Tacking on a third ETA to my above because "the thing about changing the world... once you do it, the world's all different" also applies, in a sense, to what I still take to be the shunting off of the Fray future into a little pocket existence of its own.
There's a giant section of the population that's obsessed with vampires and they aren't even real. Imagine how hyped they'd be if they were real...


Except that unlike real ones, fictional vampires don't eat people. Even Chantarelle & co in "Lie to Me" changed their minds about the coolness of vampires when they actually met them.

I'm having hard time imagining your average person embracing a creature that's higher on the foodchain than they are - just look at wolves, tigers, sharks, and other large predators that have been (falsely) labelled as man-eaters. Sure, a lot of people think they're cool, but that hasn't saved them from being hunted almost to extinction. Of course, vampires look like humans, which would probably make killing them more problematic, but it's not like that hasn't happened before.
Vampmogs- well, to be honest, I also had trouble with Tara getting shot through the chest just at the moment she and Willow got back together again...

And I am also quite aware that there are people willing to excuse just about anything in this comic, from reliance on magical submarines and slayers that know how to run them, to a world accepting vampires as positive role models. I am not one of them.

The amount of meta on comic S8 pales in comparison to what we saw for the TV show and is not a measure of how successful this series is as a series. I still think it is playing to the LCD.

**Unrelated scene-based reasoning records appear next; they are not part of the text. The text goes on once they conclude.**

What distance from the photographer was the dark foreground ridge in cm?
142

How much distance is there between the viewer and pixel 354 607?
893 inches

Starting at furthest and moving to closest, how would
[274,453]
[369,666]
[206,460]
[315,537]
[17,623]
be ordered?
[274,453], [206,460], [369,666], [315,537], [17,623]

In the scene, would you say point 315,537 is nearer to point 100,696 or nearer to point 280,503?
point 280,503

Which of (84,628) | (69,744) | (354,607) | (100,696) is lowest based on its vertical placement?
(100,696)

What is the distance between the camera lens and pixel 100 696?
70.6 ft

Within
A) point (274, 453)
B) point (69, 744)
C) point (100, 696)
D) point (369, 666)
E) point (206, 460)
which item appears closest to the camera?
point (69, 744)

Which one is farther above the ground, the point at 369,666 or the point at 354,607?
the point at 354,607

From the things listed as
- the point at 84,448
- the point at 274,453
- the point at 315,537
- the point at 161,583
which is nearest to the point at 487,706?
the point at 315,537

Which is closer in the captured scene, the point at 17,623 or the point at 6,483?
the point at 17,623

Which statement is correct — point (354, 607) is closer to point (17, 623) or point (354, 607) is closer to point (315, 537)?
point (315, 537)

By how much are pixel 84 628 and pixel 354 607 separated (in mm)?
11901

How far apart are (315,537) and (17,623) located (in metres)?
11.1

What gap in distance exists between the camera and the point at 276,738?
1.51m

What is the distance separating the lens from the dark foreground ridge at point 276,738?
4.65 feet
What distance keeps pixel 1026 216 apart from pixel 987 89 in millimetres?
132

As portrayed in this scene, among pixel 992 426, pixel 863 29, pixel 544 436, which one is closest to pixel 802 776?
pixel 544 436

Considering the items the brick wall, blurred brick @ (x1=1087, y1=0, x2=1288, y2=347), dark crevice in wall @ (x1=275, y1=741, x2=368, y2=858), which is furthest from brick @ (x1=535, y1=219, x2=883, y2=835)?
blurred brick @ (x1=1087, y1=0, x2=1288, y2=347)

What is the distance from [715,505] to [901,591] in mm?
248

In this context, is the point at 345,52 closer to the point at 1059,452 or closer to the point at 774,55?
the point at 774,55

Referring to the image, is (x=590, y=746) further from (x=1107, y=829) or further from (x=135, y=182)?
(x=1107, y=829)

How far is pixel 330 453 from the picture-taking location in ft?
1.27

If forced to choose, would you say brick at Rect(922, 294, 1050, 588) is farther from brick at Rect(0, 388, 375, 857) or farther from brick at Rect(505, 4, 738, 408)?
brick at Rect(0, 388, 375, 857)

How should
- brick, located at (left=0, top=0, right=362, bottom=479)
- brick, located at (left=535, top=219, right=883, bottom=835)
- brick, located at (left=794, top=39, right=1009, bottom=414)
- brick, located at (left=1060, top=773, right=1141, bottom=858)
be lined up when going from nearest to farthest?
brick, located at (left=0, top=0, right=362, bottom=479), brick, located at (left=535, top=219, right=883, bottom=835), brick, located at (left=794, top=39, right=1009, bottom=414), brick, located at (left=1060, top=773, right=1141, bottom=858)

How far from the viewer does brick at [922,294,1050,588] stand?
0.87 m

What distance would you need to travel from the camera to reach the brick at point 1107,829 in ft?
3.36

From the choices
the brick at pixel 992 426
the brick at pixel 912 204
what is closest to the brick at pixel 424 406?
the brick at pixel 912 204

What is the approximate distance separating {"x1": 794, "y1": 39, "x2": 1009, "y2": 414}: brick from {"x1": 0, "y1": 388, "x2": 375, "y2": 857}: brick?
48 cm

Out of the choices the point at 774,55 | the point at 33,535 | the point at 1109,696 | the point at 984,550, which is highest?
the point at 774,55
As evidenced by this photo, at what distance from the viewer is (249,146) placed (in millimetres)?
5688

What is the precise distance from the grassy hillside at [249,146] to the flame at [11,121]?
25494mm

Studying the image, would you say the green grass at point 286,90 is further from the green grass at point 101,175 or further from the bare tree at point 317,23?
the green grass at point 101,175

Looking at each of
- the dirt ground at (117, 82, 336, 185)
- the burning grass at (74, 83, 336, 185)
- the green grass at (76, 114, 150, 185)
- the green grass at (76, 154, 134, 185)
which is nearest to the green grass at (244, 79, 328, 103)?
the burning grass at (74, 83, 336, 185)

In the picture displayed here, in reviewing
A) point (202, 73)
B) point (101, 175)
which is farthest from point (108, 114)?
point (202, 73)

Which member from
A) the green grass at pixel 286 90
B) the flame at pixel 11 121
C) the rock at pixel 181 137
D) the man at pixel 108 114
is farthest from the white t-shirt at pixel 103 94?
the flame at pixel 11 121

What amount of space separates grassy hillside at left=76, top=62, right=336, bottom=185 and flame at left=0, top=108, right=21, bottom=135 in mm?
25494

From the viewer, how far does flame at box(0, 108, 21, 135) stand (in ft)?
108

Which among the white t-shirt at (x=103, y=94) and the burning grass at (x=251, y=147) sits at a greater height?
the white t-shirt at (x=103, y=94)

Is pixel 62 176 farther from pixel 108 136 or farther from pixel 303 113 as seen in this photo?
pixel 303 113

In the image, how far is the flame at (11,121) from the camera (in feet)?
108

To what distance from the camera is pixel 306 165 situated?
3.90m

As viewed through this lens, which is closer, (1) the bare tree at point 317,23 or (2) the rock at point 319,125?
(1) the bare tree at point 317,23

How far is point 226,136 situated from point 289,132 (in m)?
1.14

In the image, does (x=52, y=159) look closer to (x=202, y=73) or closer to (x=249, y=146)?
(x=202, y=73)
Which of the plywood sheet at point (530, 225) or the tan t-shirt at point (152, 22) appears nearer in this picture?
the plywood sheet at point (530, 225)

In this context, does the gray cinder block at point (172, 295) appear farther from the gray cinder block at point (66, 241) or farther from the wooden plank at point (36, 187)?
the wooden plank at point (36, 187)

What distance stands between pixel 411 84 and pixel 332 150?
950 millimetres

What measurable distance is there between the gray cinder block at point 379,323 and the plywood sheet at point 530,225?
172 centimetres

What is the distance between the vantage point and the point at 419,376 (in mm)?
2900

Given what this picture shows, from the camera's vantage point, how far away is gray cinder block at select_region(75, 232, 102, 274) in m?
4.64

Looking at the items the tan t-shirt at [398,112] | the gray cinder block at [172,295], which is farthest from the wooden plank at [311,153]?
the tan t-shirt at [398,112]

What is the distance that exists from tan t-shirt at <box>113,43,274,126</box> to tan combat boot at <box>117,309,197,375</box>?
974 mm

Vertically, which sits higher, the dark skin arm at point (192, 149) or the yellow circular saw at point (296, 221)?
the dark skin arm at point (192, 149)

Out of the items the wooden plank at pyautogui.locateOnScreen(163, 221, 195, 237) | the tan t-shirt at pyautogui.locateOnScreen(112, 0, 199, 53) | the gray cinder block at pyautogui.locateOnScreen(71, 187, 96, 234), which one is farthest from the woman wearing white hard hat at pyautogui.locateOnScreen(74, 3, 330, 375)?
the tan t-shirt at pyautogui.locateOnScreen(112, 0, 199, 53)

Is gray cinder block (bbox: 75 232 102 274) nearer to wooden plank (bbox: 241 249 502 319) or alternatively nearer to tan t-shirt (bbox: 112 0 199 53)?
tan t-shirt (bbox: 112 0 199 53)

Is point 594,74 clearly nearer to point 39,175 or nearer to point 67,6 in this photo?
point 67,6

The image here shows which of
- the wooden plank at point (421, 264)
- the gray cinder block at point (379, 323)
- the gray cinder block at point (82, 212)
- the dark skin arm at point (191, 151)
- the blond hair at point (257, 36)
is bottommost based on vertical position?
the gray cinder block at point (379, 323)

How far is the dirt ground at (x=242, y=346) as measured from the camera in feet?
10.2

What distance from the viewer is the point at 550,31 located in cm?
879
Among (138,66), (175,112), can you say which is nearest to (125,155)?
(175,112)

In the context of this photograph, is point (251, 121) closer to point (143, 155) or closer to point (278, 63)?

[ edited by Dana5140 on 2009-09-07 12:30 ]
The One True b!X - I like where you're going with this bringing it back to the opening lines about changing the world. I'm right there with you. In some ways, I can't wait until the season is over so I can go back and write an analysis for how it all worked for the best in the end (this is my hopeful voice). Because looking back on the the last arc which was informally referred to as "Vampires in public", I can't help but feel that the disappointment by fans is because they were expecting it to actually be about "vampires in public" and instead it's about Buffy's briefest reaction to "vampires in public" and then immediately focusing on her reaction to the world hating Slayers and viewing her as the enemy. Allie has admitted that there probably are factions who don't all love vampires. But the point is that the world is set on lynching Slayers. So that's what we're seeing now.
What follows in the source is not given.